Structural characterization of dialkylaluminum carboxylates: Models for carboxylate alumoxanes

The reaction of Al((t)Bu)(3) with carboxylic acids, RCO(2)H, yields the dimeric di-tert-butylaluminum carboxylates [((t)Bu)(2)Al(mu-O(2)CR)](2), where R = (t)Bu (1), CCl3 (2), Ph (3), CH(2)Ph (4), CHPh(2) (5), CPh(3) (6), C(H)=C(H)Ph (7), CH2OCH3 (8), CH2OCH2CH2OCH3 (9), and CH2(OCH2CH2)(2)OCH3 (10), which have been characterized by H-1 and C-13 NMR and IR spectroscopy and mass spectrometry. The molecular structures of compounds 1, 3, 4, and 9 have been determined by X-ray crystallography, the first structural determinations for any such compounds.
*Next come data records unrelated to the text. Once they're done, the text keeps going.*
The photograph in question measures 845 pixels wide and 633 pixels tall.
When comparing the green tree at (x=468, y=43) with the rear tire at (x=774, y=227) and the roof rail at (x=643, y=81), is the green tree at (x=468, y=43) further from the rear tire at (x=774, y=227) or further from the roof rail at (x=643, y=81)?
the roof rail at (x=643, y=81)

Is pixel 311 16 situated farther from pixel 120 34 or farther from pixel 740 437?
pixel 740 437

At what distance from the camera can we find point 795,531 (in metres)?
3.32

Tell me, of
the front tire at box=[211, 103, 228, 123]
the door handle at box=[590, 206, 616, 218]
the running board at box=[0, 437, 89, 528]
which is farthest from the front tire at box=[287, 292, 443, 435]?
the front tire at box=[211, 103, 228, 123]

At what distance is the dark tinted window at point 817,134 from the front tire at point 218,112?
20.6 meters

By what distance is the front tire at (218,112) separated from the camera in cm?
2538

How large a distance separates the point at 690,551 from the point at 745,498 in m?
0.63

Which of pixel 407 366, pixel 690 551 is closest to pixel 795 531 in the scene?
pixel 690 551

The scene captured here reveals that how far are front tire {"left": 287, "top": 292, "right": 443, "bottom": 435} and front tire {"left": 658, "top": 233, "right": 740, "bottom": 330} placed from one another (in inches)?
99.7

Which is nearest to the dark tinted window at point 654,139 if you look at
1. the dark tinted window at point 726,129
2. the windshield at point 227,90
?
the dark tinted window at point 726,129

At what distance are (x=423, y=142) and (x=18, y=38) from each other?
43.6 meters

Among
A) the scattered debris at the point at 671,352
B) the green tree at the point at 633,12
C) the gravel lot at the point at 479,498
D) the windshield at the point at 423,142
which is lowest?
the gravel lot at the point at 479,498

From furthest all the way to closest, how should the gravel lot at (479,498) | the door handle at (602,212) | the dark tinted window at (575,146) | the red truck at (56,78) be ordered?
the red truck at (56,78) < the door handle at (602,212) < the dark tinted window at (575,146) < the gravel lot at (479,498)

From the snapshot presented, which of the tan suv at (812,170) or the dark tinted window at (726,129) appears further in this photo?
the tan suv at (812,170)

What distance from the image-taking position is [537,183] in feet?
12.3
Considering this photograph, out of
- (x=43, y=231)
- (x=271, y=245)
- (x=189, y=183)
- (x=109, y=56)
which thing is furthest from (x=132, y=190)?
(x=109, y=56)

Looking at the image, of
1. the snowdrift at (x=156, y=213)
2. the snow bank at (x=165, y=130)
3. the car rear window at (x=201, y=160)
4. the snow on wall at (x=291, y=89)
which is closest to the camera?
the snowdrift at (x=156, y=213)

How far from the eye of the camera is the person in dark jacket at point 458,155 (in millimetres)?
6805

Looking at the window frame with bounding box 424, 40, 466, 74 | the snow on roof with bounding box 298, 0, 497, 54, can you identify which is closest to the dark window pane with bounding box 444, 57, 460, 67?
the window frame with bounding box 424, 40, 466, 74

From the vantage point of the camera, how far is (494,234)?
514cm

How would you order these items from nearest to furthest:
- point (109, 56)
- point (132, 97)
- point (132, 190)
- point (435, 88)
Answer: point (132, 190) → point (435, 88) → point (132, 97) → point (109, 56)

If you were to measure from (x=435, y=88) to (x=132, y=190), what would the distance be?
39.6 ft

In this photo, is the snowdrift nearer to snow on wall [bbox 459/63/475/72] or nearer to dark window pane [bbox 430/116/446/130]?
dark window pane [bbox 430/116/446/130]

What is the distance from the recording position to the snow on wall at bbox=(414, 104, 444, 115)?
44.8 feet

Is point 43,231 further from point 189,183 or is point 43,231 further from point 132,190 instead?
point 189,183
The carboxylate groups act as bidentate bridging ligands consistent with spectroscopic characterization. Ab initio calculations on the model compounds H2Al(lambda(2)-O2CH), eclipsed-H2Al[OC(O)H], staggered-H2Al[OC(O)H], [H2Al(mu-O2CH)](2), and [H3Al{OC(O)H}](-) indicate that the observed carboxylate-bridged dimer is thermodynamically favored over the hypothetical chelating monomer. The Al2O4C2 cyclic core in compound I is flat while those in compounds 3, 4, and 9 adopts chairlike conformations. The extent of the puckering of the core in [((t)Bu)(2)Al(mu-O(2)CR)](2) is dependent on the steric bulk of the carboxylate substituent, R. The dimeric compounds, [((t)Bu)(2)Al(mu-O(2)CR)](2), are satisfactory as simplistic structural models for the carboxylate groups bound to the boehmite-like core of carboxylate alumoxanes, [Al(O)(x)(OH)(y)(O(2)CR)(z)](n), as prepared from the reaction of boehmite with a carboxylic acid. Ab initio calculations on the model anion [(H5Al)(2)(mu-O2CH)](5-) indicate that the optimum Al ... Al distance for the carboxylate ligand bridging two six-coordinate aluminum centers constrained on a surface is 3.2-3.8 Angstrom. The carboxylate ligand is therefore near perfectly suited to bind to the (100) surface of boehmite, Al ... Al = 3.70 Angstrom, and hence stabilize the boehmite-like core in carboxylate alumoxanes.